A group of adults and kids went to see a movie. Tickets cost $7.00 each for adults and $4.50 each for kids, and the group paid $64.00 in total. There were 4 fewer adults than kids in the group. Find the number of adults and kids.
To solve this problem, let's set up a system of equations.
Let's say the number of adults in the group is "A" and the number of kids is "K".
We know that the cost of one adult ticket is $7, so the total cost of adult tickets would be 7A.
Similarly, the cost of one kid's ticket is $4.50, so the total cost of kids' tickets would be 4.50K.
We are also given that the group paid a total of $64 for the tickets.

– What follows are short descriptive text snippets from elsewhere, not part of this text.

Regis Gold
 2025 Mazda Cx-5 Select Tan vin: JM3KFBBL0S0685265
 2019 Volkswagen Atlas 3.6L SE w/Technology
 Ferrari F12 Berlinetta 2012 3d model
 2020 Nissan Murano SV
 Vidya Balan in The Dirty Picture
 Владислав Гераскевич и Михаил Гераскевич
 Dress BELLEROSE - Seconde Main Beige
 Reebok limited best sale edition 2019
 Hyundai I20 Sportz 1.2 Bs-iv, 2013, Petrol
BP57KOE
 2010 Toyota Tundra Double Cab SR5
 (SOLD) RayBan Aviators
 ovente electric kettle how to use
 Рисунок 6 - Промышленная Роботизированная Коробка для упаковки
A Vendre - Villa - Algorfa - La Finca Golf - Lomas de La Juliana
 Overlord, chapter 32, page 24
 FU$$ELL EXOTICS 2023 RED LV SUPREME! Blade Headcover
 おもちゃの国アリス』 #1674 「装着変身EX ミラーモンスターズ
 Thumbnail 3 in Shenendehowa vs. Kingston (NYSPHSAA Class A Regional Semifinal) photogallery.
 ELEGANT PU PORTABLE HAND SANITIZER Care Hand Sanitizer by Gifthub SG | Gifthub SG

Therefore, the equation for the total cost is:
7A + 4.50K = 64
We are also told that there were 4 fewer adults than kids in the group, so we can write another equation:
A = K - 4
Now we have a system of equations:
7A + 4.50K = 64 (Equation 1)
A = K - 4 (Equation 2)
We can solve this system of equations to find the values of A and K.
To eliminate A, we can substitute the value of A from Equation 2 into Equation 1:
7(K - 4) + 4.50K = 64
7K - 28 + 4.50K = 64
11.5K = 92
K = 8
Now that we know the value of K, we can substitute it back into Equation 2 to find the value of A:
A = 8 - 4
A = 4
Therefore, there are 4 adults and 8 kids in the group.
you know:
7a+4.5c = 64
a = c-4
now just solve for a and c.